WHAT YOU NEED TO DO
(a) In the Unity, Australian style article, how many cars did the BHP Iron Ore train have?
(b) Name every train the Unity, Australian style article mentions by name.
(c) Pick up the Unity, Australian style article after its final sentence and keep writing it.

PAGE EXCERPT

*****

Unity, Australian style

Australia has some big trains. Giants, hauling ore from mines to port cities in Western Australia. The biggest so far is the BHP Iron Ore train; all 4.53 miles of it. This monster sported 682 cars filled with 181 million pounds of iron, pulled by eight General Electric diesel locomotives, and rode 170 miles in ten hours and four minutes. If you stood in one place, this train would take a full eight minutes to pass by (video here).

Luckily, this train won’t stop traffic. There’s one road between Newman, home of the Yandi Mine, and Port Hedland, the train’s destination city. National Highway 95 is a two-lane, mostly paved road through the desert of Western Australia. The entire population of Port Hedland can fit into Capital One Arena. They can all watch the Washington Wizards play, with room for over six thousand of their closest American friends to join them.

Western Australia’s land area is 32 percent of the Australian continent, and its population is around 2.6 million (or, looking at it by density, one person per square kilometer). If everyone in Western Australia was evenly distributed throughout Australia’s Golden State, the nearest person in any direction would be a half mile away. Western Australia’s population is about 10 percent of the total of Australia, and most of them live in Perth. If you subtract Perth’s 2 million residents, the rest of Western Australia would occupy one person per 45 square kilometers, which is one person per 17.37 square miles. So lonely.

These 600,000 people in Western Australia, home to the world’s biggest train and one-third of the land in the country, have absolutely zero voice in Australia’s national politics. None. Outside of Perth, they are ignored, fly-over country. And since Australia is a “strict democratic” system, if you have no constituency except for snakes and mice, and a person every 17 or so square miles, you get no voice. That’s unity, Australian style.

Another train lives in Washington, D.C. For as little as $46, you can take the Amtrak Northeast Regional passenger train, or the Acela from Washington’s Union Station to Wilmington Station, officially named Joseph R. Biden, Jr. Railway Station. It’s quite a small honor to have a train station named after oneself, but Joe Biden fully deserves this. He rode this train 8,200 times in his over 40 years serving in the U.S. Senate. Nearly every night, Senator Joe would go home to Wilmington on Amtrak, and commute back to D.C. in the morning.

*****

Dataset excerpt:
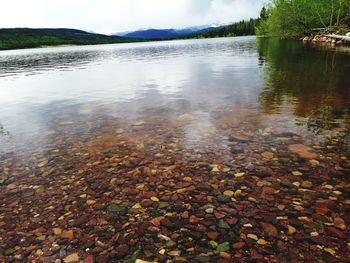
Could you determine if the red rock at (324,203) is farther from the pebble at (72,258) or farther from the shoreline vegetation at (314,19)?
the shoreline vegetation at (314,19)

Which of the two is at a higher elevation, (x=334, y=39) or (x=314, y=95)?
(x=334, y=39)

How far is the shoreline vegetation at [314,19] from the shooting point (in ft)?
258

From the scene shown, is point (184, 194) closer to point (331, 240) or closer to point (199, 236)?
point (199, 236)

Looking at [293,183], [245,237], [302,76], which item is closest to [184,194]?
[245,237]

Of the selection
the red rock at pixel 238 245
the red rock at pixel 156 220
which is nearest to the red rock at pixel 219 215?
the red rock at pixel 238 245

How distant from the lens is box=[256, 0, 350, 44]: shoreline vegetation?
258ft

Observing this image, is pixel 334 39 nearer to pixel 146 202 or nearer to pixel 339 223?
pixel 339 223

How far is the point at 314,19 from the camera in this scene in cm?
9356

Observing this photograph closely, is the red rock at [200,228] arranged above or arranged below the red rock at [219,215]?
below

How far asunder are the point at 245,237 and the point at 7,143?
10594mm

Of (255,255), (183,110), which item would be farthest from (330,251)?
(183,110)

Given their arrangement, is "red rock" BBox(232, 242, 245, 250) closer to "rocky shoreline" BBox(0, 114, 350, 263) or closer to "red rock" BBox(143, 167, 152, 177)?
"rocky shoreline" BBox(0, 114, 350, 263)

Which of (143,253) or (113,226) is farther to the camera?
(113,226)

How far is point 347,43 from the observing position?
61.8 m
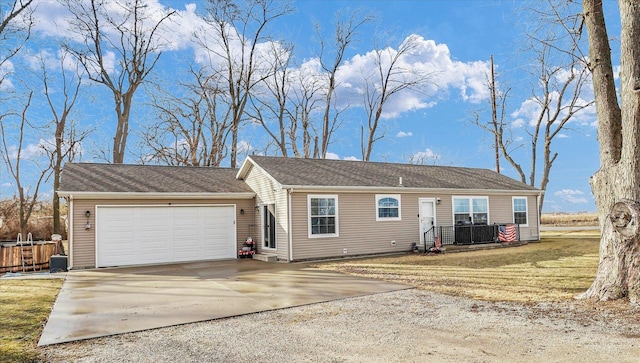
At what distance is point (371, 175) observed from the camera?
55.7ft

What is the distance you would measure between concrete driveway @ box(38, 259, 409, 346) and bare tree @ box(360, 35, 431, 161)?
1954 centimetres

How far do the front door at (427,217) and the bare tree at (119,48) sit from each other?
16.5 meters

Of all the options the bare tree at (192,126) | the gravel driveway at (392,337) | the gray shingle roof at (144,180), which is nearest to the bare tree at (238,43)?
the bare tree at (192,126)

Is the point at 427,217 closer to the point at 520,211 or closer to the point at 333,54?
the point at 520,211

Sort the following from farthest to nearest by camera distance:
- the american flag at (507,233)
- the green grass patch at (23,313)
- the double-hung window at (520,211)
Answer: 1. the double-hung window at (520,211)
2. the american flag at (507,233)
3. the green grass patch at (23,313)

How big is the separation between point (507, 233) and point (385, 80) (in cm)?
1572

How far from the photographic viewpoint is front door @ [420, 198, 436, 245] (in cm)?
1659

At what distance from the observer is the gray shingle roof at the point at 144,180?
44.7ft

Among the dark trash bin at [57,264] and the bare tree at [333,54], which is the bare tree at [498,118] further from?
the dark trash bin at [57,264]

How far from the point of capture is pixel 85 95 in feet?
88.8

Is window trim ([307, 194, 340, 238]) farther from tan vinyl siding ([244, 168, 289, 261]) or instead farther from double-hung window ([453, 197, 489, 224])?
double-hung window ([453, 197, 489, 224])

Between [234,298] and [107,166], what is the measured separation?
10.6 m

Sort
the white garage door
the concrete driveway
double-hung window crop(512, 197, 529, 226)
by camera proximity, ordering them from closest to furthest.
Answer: the concrete driveway < the white garage door < double-hung window crop(512, 197, 529, 226)

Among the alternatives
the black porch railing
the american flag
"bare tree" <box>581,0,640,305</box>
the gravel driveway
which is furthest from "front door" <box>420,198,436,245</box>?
the gravel driveway
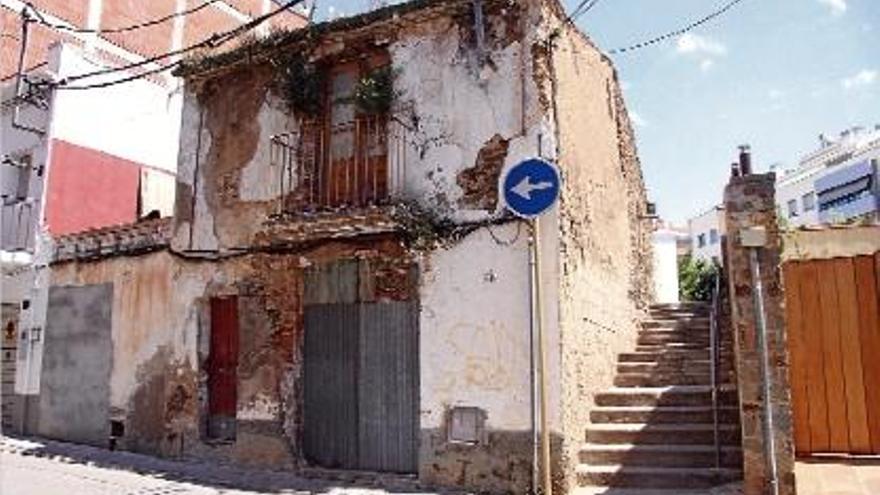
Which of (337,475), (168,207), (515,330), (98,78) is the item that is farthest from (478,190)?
(98,78)

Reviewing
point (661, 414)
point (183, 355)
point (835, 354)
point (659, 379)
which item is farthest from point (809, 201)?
point (183, 355)

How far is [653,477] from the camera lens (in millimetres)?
8641

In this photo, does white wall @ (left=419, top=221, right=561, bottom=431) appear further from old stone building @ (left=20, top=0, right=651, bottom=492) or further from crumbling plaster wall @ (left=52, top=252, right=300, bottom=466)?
crumbling plaster wall @ (left=52, top=252, right=300, bottom=466)

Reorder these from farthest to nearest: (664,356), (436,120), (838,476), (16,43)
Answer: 1. (16,43)
2. (664,356)
3. (436,120)
4. (838,476)

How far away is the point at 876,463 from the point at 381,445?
238 inches

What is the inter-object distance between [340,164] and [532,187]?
213 inches

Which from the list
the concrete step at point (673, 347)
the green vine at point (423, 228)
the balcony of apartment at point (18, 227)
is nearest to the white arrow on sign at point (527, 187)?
the green vine at point (423, 228)

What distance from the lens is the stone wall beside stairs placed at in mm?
7344

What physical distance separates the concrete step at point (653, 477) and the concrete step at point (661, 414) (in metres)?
0.94

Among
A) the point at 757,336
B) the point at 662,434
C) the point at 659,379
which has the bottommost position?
the point at 662,434

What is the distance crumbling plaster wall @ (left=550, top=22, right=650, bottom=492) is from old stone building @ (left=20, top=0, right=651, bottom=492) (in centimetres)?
5

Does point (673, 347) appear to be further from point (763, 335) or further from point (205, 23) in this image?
point (205, 23)

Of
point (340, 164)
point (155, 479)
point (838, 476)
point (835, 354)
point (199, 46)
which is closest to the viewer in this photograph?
point (838, 476)

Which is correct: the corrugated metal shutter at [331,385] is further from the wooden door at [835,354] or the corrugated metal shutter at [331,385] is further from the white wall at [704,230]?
the white wall at [704,230]
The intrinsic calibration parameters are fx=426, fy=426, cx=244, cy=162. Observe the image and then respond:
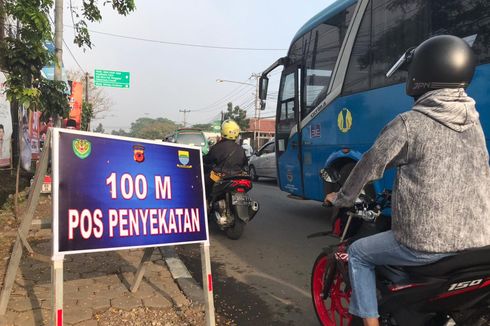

*****

ANSWERS PER TASK
(a) 682 cars.

(b) BHP Iron Ore train, Amtrak Northeast Regional, Acela

(c)
This makes Joe Biden somewhat of an anachronism in the Senate, as most Senators, from places like Montana, Idaho, Hawaii, Rhode Island, or Mississippi, don’t actually get to live in the states they represent. Biden never left Delaware. While serving as Vice President, the Secret Service required Biden to use more secure transportation when he went home, flying on Air Force Two out of Andrews. And in those years, he did live in Washington, at the old Naval Observatory that serves as home to VPOTUS.

Washington D.C.’s power would be like Canberra, in Australia (which is located halfway between Sydney and Melbourne on the east coast, where 80 percent of Australians live), if America were governed like Australia. And then it wouldn’t matter if Sen. Joe Biden lived in Washington, D.C. or in Wilmington, Delaware. It wouldn’t matter if the 2016 election was between two New York residents, one of whom lived for eight years in the White House.

The folks in far-flung flyover country would have the same voice as the denizens of Western Australia if America were Australia. And Hillary Clinton would be cruising to her second term if this was Earth 2 where the 12th Amendment wasn’t a thing.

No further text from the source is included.